**Job A:** Extract the entries below word for word, beginning at the line that contains "Examining the photo, is" and continuing through the final line of the entries.

-- Begin Quoted text --

Thus, I would like to suggest that the fourth generation of corpora will combine three important properties. Firstly, we define language-external variables rigorously, benefiting from information provided by various interdisciplinary forums. Secondly, we see corpora as consisting of sub-corpora that are defined not in terms of time periods, for instance, but in reference to degrees of validity and relevance as regards their usefulness for the study of a specific research question. Thirdly, instead of marketing corpora as completed products, we see the compilation as an ongoing process, and therefore view expansion and revision as inherent characteristics of this work.

I see these three properties as interrelated. Our understanding of the complex nature of language-external variables has increased, so that we are more aware of their scalar nature, for instance, and, as a result, find some of the traditional category labels less useful, sometimes even misleading. While some variables can be defined quite precisely, others are still based on hypotheses or knowledge which draws on as yet only partially-reconstructed stages of social, cultural and economic history. Research questions can be examined using data with varying degrees of relevance, depending on how thorough our knowledge is of specific language-external factors.

2.1.2 Transparency of the theoretical and methodological approach

In addition to the careful assessment of whether the basic form of a corpus provides relevant data for the study of a specific topic, an assessment of the validity of the corpus is also necessary in order to ensure that there is no theoretical and/or methodological contradiction between the approaches of the corpus compiler and the corpus user. It is perhaps not altogether unjustifiable to ask whether methods developed by modern sociolinguistics, dialectology or discourse stylistics, for instance, can be applied to data that has not been compiled with the theoretical framework of these fields of study in mind. Perhaps the best way to illustrate what I mean is to refer to the example of a corpus that has been structured to rigorously reflect recent theoretical and methodological developments in historical sociolinguistics. I consider the Corpus of Early English Correspondence to be such a corpus (Nevalainen and Raumolin-Brunberg 1996, 2003).

-- End Quoted text --
-- Begin Data lines --

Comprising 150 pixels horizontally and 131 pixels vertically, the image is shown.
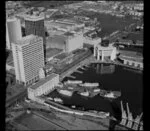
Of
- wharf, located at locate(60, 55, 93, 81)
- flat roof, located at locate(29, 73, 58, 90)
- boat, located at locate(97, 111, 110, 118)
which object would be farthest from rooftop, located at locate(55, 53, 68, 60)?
boat, located at locate(97, 111, 110, 118)

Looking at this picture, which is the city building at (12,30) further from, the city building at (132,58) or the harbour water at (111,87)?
the city building at (132,58)

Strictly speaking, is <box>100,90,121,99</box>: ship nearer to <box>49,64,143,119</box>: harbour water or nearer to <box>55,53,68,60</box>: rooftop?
<box>49,64,143,119</box>: harbour water

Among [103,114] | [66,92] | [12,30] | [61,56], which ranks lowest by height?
[103,114]

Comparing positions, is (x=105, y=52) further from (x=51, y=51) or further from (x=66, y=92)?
(x=66, y=92)

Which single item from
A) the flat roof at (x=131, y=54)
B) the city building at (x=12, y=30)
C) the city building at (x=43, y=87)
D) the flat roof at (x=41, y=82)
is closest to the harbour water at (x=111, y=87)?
the city building at (x=43, y=87)

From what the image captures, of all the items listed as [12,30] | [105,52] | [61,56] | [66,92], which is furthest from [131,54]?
[12,30]
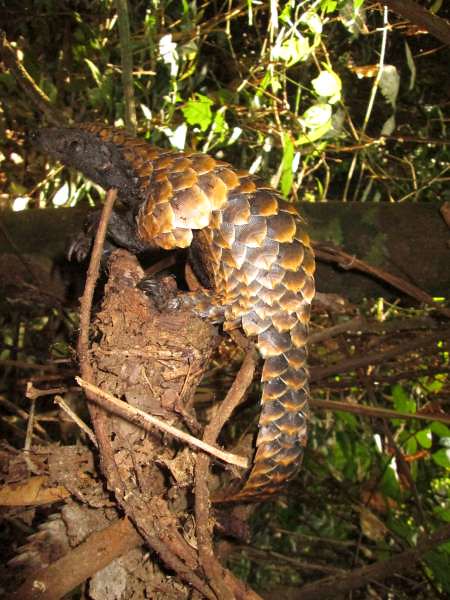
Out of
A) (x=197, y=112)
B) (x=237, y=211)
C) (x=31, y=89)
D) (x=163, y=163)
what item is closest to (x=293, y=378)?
(x=237, y=211)

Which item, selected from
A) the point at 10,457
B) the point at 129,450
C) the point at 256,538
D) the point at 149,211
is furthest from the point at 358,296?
the point at 256,538

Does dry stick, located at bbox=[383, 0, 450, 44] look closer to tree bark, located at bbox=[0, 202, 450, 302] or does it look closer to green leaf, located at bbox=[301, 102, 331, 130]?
tree bark, located at bbox=[0, 202, 450, 302]

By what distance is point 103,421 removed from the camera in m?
0.76

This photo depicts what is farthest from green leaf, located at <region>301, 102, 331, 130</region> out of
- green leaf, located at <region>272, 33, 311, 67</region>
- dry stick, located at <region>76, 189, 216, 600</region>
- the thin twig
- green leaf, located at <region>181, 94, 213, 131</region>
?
the thin twig

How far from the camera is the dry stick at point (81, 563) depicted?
72cm

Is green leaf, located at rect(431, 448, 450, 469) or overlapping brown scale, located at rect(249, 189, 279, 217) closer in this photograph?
overlapping brown scale, located at rect(249, 189, 279, 217)

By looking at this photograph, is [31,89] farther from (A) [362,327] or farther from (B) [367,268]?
A: (A) [362,327]

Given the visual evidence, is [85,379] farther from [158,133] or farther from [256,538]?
[256,538]

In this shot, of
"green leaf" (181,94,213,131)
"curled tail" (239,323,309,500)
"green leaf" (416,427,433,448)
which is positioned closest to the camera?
"curled tail" (239,323,309,500)

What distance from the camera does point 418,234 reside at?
59.8 inches

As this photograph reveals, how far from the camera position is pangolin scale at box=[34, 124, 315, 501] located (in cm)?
103

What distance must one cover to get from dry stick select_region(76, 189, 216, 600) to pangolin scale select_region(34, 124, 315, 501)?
287 mm

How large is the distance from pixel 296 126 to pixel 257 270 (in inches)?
51.8

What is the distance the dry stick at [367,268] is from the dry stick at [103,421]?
2.87ft
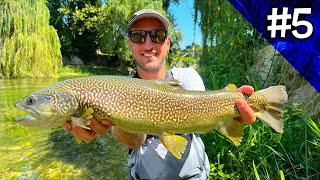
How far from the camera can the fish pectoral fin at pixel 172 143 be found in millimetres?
3047

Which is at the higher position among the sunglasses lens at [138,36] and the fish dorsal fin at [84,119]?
the sunglasses lens at [138,36]

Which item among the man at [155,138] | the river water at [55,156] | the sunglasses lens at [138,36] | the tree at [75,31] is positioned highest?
the tree at [75,31]

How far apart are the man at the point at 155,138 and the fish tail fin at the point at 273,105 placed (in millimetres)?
675

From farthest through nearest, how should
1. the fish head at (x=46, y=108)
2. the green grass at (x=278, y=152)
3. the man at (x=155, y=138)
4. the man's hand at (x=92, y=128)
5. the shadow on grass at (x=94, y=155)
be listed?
the shadow on grass at (x=94, y=155)
the green grass at (x=278, y=152)
the man at (x=155, y=138)
the man's hand at (x=92, y=128)
the fish head at (x=46, y=108)

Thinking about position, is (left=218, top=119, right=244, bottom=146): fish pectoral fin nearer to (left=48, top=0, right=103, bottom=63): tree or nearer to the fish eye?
the fish eye

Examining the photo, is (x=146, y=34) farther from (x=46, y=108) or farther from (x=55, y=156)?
(x=55, y=156)

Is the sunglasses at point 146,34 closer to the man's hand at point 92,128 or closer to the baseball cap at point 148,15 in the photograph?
the baseball cap at point 148,15

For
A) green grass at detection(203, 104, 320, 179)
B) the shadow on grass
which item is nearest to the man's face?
green grass at detection(203, 104, 320, 179)

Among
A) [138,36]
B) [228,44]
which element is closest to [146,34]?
[138,36]

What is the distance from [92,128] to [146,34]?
1066 mm

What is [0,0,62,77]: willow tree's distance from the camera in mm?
24922

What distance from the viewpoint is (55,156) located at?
863cm

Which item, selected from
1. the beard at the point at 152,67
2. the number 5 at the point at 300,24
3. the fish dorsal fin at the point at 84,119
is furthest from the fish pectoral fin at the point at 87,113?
the number 5 at the point at 300,24

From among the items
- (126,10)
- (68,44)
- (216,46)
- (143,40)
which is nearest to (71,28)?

-- End Data lines --

**Job B:** From the passage on corpus compilation, copy the words exactly, beginning at "I see these" and stopping after "specific language-external factors.".

**Response A:**
Examining the photo, is (x=146, y=34) farther from (x=46, y=108) or farther from (x=55, y=156)?
(x=55, y=156)

Is the sunglasses at point 146,34 closer to the man's hand at point 92,128 or closer to the baseball cap at point 148,15 in the photograph?
the baseball cap at point 148,15

For
A) green grass at detection(203, 104, 320, 179)
B) the shadow on grass
which item is nearest to the man's face?
green grass at detection(203, 104, 320, 179)

Among
A) [138,36]
B) [228,44]
which element is closest to [146,34]?
[138,36]

What is the distance from [92,128] to [146,34]?
1066 mm

What is [0,0,62,77]: willow tree's distance from the camera in mm?
24922

What distance from the viewpoint is (55,156) located at?
863cm

Which item, selected from
1. the beard at the point at 152,67
2. the number 5 at the point at 300,24
3. the fish dorsal fin at the point at 84,119
is furthest from the fish pectoral fin at the point at 87,113?
the number 5 at the point at 300,24

From among the items
- (126,10)
- (68,44)
- (216,46)
- (143,40)
which is nearest to (71,28)?

**Response B:**
I see these three properties as interrelated. Our understanding of the complex nature of language-external variables has increased, so that we are more aware of their scalar nature, for instance, and, as a result, find some of the traditional category labels less useful, sometimes even misleading. While some variables can be defined quite precisely, others are still based on hypotheses or knowledge which draws on as yet only partially-reconstructed stages of social, cultural and economic history. Research questions can be examined using data with varying degrees of relevance, depending on how thorough our knowledge is of specific language-external factors.